Google Interview Question Software Engineers
Country: United States
Interview Type: Phone Interview
Read character by character from the file and use stack to push and pop parenthesis based on its order in the file. If an open parenthesis comes, add it to the stack, if its closed parenthesis comes, remove its open parenthesis from the stack. If a close parenthesis comes without the existence of an open parenthesis, it will be added to the stack, and it will be invalid example.
import static org.junit.Assert.assertFalse;
import static org.junit.Assert.assertTrue;
import java.io.BufferedReader;
import java.io.FileNotFoundException;
import java.io.FileReader;
import java.io.IOException;
import java.util.Collection;
import java.util.HashMap;
import java.util.Set;
import java.util.Stack;
import org.junit.Test;
/**
* @author Abouads, Badawy
*
*/
public class ParenthesisChecker {
// Mapping Parenthesis
HashMap<Character, Character> mappedSpecialCharacters = new HashMap<>();
Set<Character> opens = null; // Open Parenthesis
Collection<Character> closes = null; // Close Parenthesis
Stack<Character> stringParenthesis = null;// Parenthesis inside string
/**
* initialization
*/
public ParenthesisChecker() {
// TODO Auto-generated constructor stub
mappedSpecialCharacters.put('{', '}');
mappedSpecialCharacters.put('(', ')');
mappedSpecialCharacters.put('[', ']');
opens = mappedSpecialCharacters.keySet();
closes = mappedSpecialCharacters.values();
}
/**
*
* @param filePath
* @return
* @throws IOException
*/
public boolean checkParenthesisInFile(final String filePath) throws IOException {
stringParenthesis = new Stack<>();
FileReader fileReader = null;
boolean result = false;
BufferedReader bufferedReader = null;
try {
fileReader = new FileReader(filePath);
bufferedReader = new BufferedReader(fileReader);
int r = 0;
while ((r = bufferedReader.read()) != -1) {
result = checkParenthesis((char) r); // Read character by character and check it
}
} catch (FileNotFoundException e) {
// TODO Auto-generated catch block
e.printStackTrace();
} catch (IOException ex) {
ex.printStackTrace();
} finally {
fileReader.close();
bufferedReader.close();
}
return result;
}
public boolean checkParenthesis(final char ch) throws NullPointerException {
boolean passed = true;
if (ch != ' ') {
if (opens.contains(ch)) {
stringParenthesis.push(ch);
} else if (closes.contains(ch)) {
if (!stringParenthesis.isEmpty() && ch == mappedSpecialCharacters.get(stringParenthesis.peek())) {
stringParenthesis.pop();
} else {
stringParenthesis.push(ch);
passed = false;
}
}
}
return passed && stringParenthesis.isEmpty();
}
/**
* Test code
*/
@Test
public void testParenthesis() {
try {
assertFalse(checkParenthesisInFile("D://incorrectLargefile.txt"));
assertTrue(checkParenthesisInFile("D://correctLargefile.txt"));
} catch (IOException ex) {
}
}
}
We can use a memory-mapped file for the stack.

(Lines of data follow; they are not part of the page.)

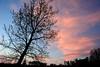Leaning (NaturalLight) Tags: cottonwood tree pink cirrus sunset chisholmcreekpark wichita kansas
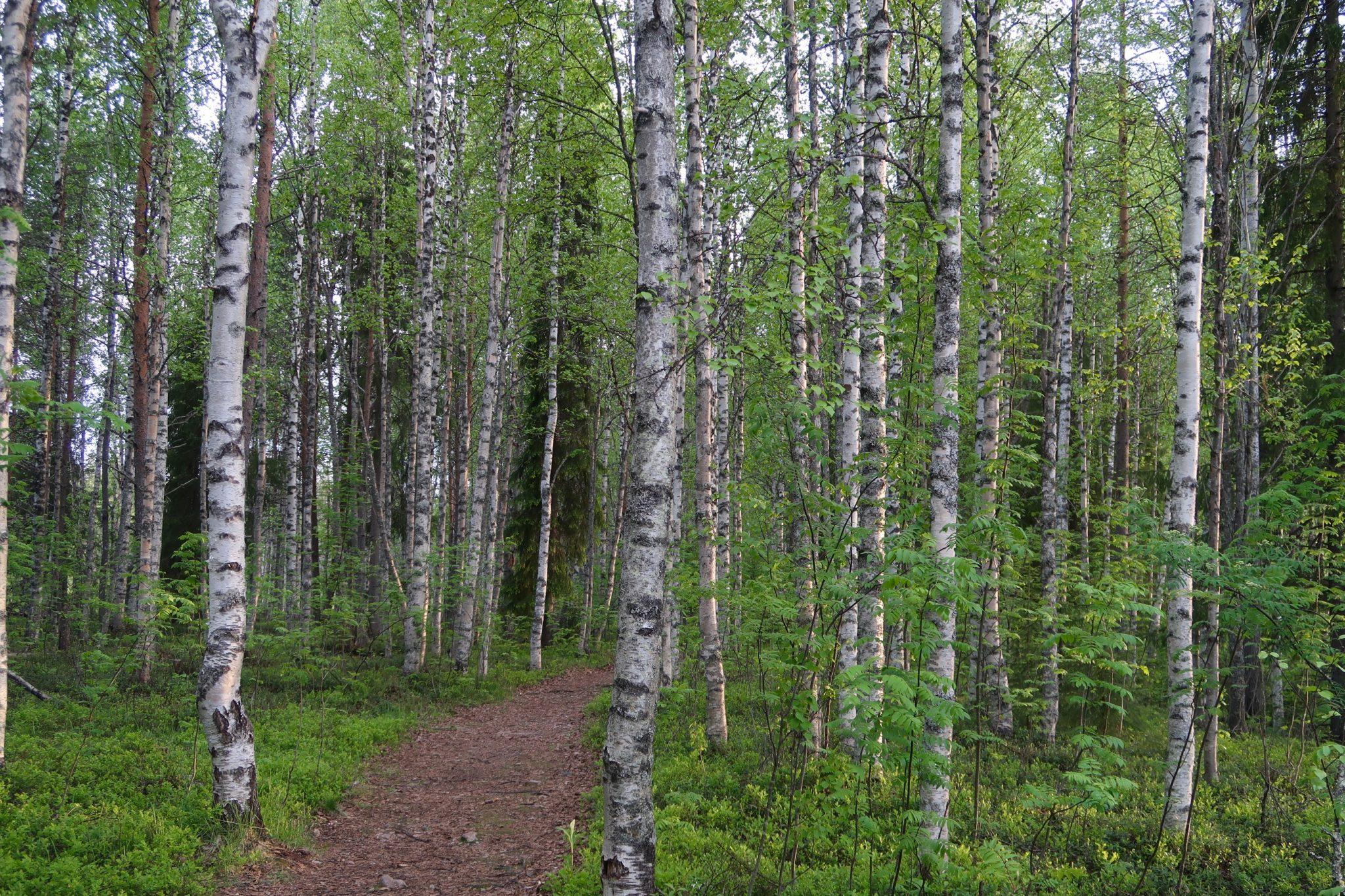 Rovaniemi metsä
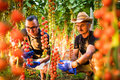 Two men agriculture workers cheking and collect harvest of cherry tomato in greenhouse Royalty Free Stock Photo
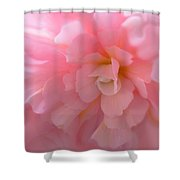 Begonia Flower Passion Pink Shower Curtain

Also, we can count repeating open brackets instead of adding each into the stack. E.g. for "((({[[" we can have the stack looking like this: "(3{[2". If the file contains a lot of repeating brackets, this should help a lot.

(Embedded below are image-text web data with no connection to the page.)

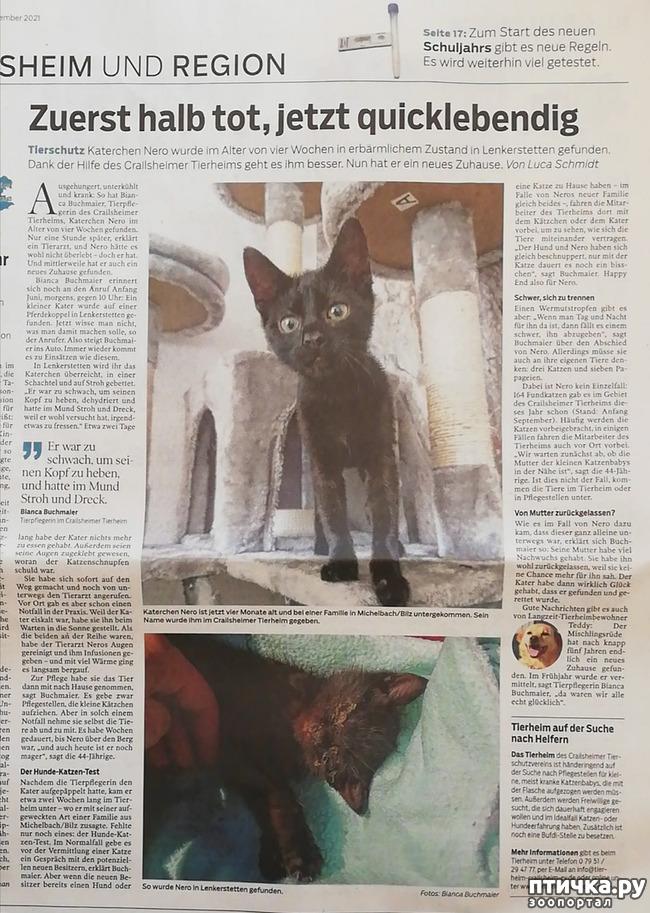 фото 1: О нашем котейке написали в газете)))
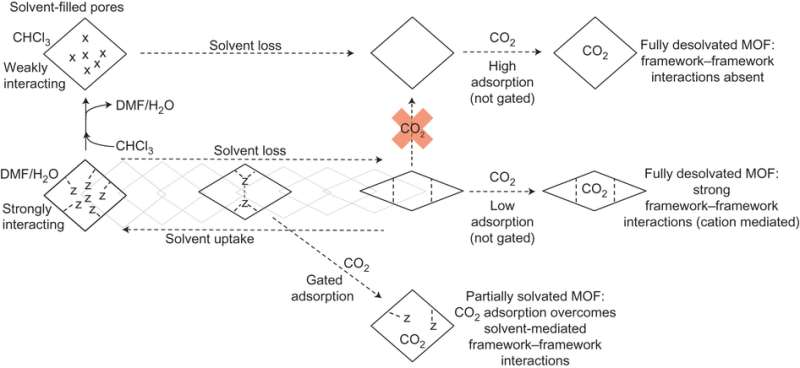 Continuous breathing metal-organic framework with guest selectivity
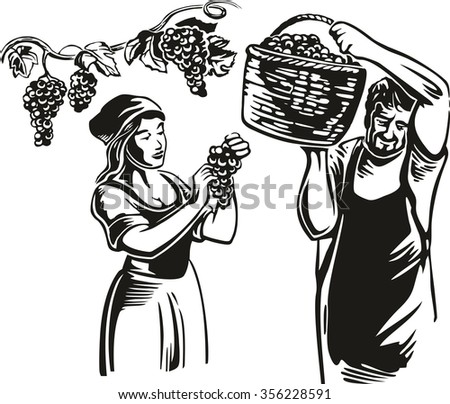 Men and women harvest the grapes in the vineyard.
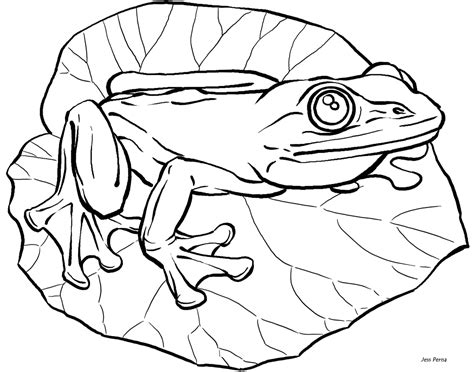 Cute Frog Coloring Books For Drawing Kids Coloring Page Of A Frog
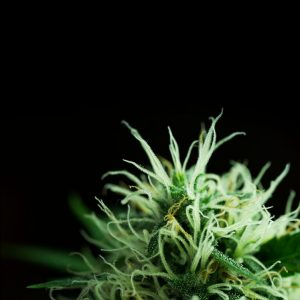 420 seeds, photography style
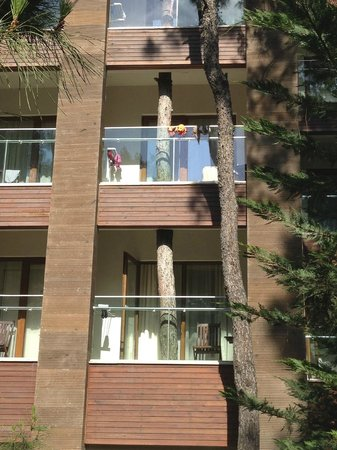 Voyage Sorgun : pine tree growing through the hotel balcony(G-Block)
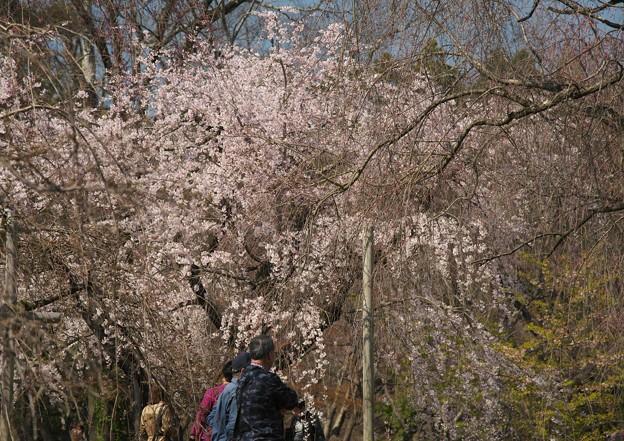 写真: 京都、府立植物園(1)そよぐ枝垂れ桜 H29,4,5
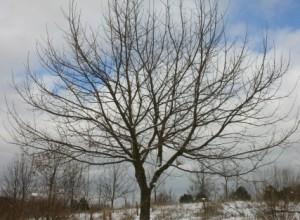 Sargent Oak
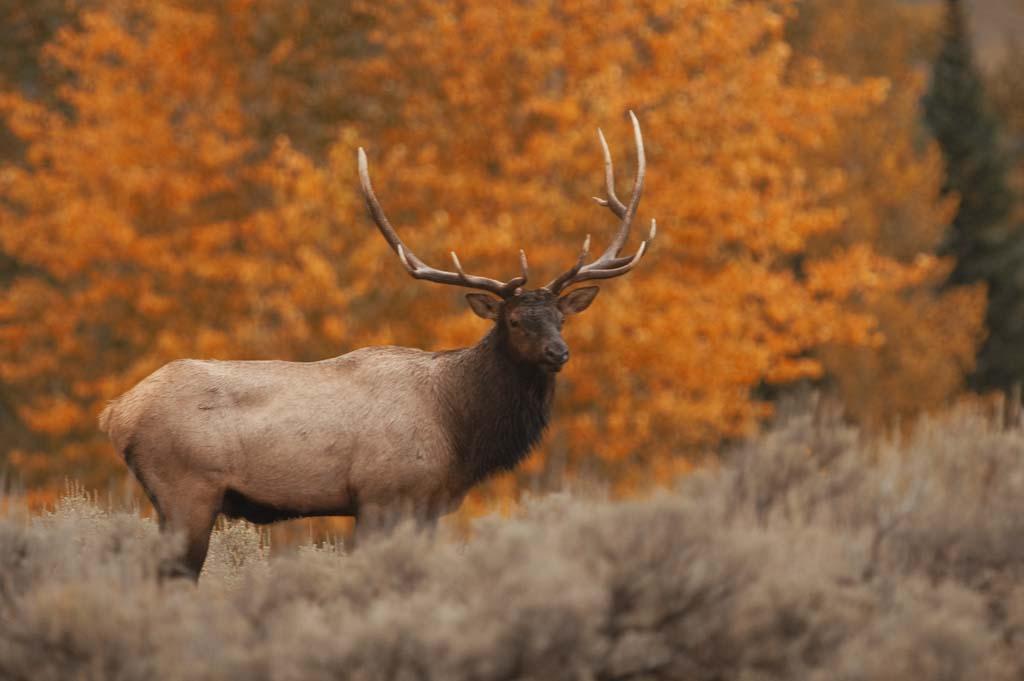 Wallpaper sea elk wallpaper - Elk hunting wallpaper ...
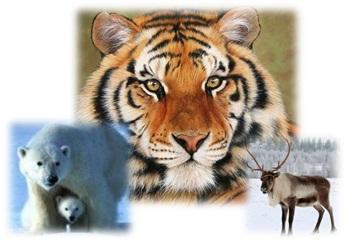 Редкие виды животных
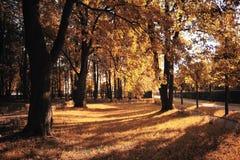 Caída de la hoja en parque del otoño Foto de archivo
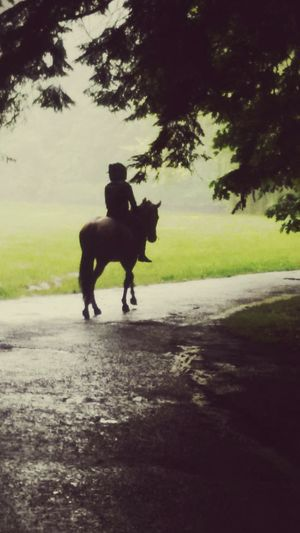 Nature Poland Pszczyna Park Walking To School  Horse Horseback Riding Foggy Day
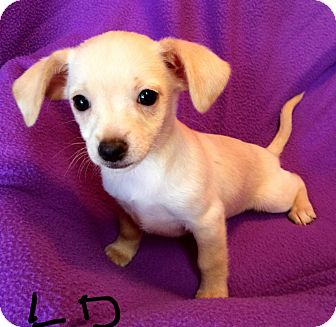 Spaniel (Unknown Type)/Chihuahua Mix Puppy for adoption in Los Angeles, California - Lemon Drop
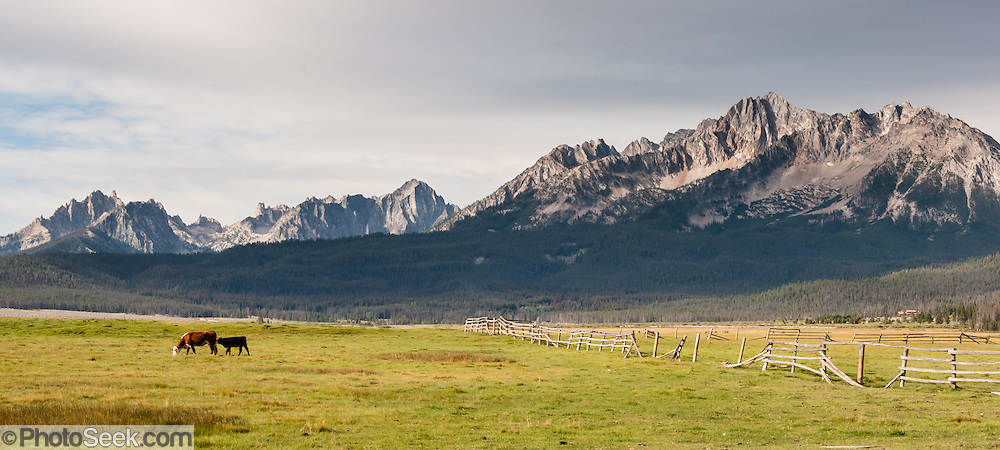 Cattle graze in a fenced ranch at the foot of the Sawtooth Mountains, near Stanley, Idaho, USA. The Sawtooth Range (part of the Rocky Mountains) are made of pink granite of the 50 million year old Sawtooth batholith.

If it's more likely for the file to be wrong, we can do the first pass without a stack. Just counting open and close brackets of each type. If the first pass doesn't fail, we another pass, using a stack.
It depends on what we want to do. If we are just checking to see that there are no dangling pairs, then we can count the number of each brace, bracket, paren, etc from the open set. Then do the same for the closing set. Once we have their values, we can compare if the open and closing sets are equal. If they are not equal then it's bad data and we move on to the next phase. (Whatever that phase is)
Reading and writing from file wears down HDDs and SSDs. I would avoid it and try to stick with memory operations. Though, this all depends on the size of the file. But if it's too large to fit in memory, then I'd look to chunking or batch processing it in memory somehow and use read/writes as last resort. This depends on how often we are looking at the file too. If it happens often, then I would try and avoid it. If it happens every blue moon, then I might get lazy and just read write it. <shrugs>
Sorry if this is a duplicate but I clicked submit and all content disappeared but nothing seemed to get posted. I hope this isn't repeated but I see no indication or my post so think I'll be OK. Anyway, on to the post:
It depends on what we want to do. If we are just checking to see that there are no dangling pairs, then we can count the number of each brace, bracket, paren, etc from the open set. Then do the same for the closing set. Once we have their values, we can compare if the open and closing sets are equal. If they are not equal then it's bad data and we move on to the next phase. (Whatever that phase is)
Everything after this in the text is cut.